Tuesday, May 4, 2021

Long-lived storm in Illinois

A long-lived, periodically tornadic storm churned through Illinois yesterday. The storm formed ahead of an approaching cold front and produced large hail and severe straight-line wind gusts along with tornadoes. Tornadoes touched down west and east of Springfield, Illinois.

ProbTor v3 (PTv3) demonstrated a better handle on the tornadic threat than ProbTor v2 (PTv2). PTv3 uses gradient-boosted decision trees to predict the probability of a tornado in the near-term for a given storm. It incorporates more NWP, MRMS, and GOES-16 fields than PTv2. 

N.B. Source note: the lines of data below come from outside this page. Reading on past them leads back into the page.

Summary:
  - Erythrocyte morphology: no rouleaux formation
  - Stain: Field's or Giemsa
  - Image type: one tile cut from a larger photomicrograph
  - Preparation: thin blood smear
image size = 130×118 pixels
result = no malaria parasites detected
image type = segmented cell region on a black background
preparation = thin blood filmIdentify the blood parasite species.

A predictor analysis at 21:40 UTC showed that the MRMS 0-2 km and 3-6 km azimuthal shears were highly contributing to the probability, which was 34% at this time (PTv2 was 6%). The significant tornado parameter [effective layer] (STP) was also helping, with a value of 0.8. The effective storm-relative helicity (ESRH) was about 140 J/kg, whereas the 0-1 km SRH was only 85 J/kg, which could be one reason PTv2 was rather low, as PTv2 does not use the ESRH as a predictor. 

At the HWT in 2021, forecasters will also be able to see any given storm's ProbSevere history with the a double-click of the storm object in AWIPSII. We hope this will improve users' situational awareness and help with warning-decision making. 

Figure 1: ProbSevere (colored contours) and MRMS MergedRef for a storm in central Illinois. Inset shows the history of the storm's ProbSevere probabilities. 

Typically, PTv3 is lower than PTv2 values, as a result of improved probability calibration in PTv3 (e.g., PTv2 was sometimes "too hot" and over-predicted the threat). But in this case, PTv3 better highlighted the tornadic threat with greater probabilities than v2.

Figure 2: Time series of ProbSevere v3 models.